* begin GIVEN INFORMATION *
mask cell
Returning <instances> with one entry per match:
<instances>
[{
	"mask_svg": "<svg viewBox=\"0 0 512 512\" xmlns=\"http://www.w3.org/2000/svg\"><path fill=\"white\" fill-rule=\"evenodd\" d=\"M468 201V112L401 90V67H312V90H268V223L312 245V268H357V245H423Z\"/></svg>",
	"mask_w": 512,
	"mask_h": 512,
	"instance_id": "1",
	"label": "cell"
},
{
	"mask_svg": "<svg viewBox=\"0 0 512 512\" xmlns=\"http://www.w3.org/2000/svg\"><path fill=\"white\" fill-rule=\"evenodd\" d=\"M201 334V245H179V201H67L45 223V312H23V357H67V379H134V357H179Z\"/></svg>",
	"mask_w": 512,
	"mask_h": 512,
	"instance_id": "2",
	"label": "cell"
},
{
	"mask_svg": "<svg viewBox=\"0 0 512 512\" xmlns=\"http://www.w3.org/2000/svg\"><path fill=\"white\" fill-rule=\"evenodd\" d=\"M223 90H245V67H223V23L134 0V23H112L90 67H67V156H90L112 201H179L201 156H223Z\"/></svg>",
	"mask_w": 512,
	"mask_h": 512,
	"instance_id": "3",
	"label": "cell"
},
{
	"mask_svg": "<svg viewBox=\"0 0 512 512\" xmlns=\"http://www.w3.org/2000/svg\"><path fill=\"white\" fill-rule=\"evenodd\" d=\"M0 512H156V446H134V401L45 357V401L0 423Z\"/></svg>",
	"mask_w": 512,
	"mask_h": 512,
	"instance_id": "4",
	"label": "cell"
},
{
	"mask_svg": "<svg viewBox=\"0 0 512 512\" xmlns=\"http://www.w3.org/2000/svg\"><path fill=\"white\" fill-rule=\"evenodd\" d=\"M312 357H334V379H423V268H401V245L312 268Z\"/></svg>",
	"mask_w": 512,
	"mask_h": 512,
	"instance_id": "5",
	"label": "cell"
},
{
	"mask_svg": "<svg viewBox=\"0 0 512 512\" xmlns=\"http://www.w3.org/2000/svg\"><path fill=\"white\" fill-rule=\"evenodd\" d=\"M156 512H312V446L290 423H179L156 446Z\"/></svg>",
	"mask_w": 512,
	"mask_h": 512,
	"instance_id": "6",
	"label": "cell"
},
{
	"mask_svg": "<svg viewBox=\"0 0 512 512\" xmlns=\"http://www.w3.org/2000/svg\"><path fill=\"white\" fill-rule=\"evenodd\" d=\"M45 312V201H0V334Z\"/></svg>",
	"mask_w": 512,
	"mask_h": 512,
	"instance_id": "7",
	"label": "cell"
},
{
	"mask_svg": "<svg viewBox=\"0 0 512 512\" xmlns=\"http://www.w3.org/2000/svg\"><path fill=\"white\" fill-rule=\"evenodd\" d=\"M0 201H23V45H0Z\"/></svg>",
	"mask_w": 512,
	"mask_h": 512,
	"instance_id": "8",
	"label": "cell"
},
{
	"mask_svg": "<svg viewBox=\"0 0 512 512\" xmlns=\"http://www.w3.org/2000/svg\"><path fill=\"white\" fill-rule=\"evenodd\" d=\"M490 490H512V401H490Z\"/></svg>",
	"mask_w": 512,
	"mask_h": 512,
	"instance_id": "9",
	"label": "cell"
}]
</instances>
* end GIVEN INFORMATION *
__WHAT THIS TASK INVOLVES__. How many of the lines above contain the string "path"? Give only the number.

__WORKED ANSWER__. 9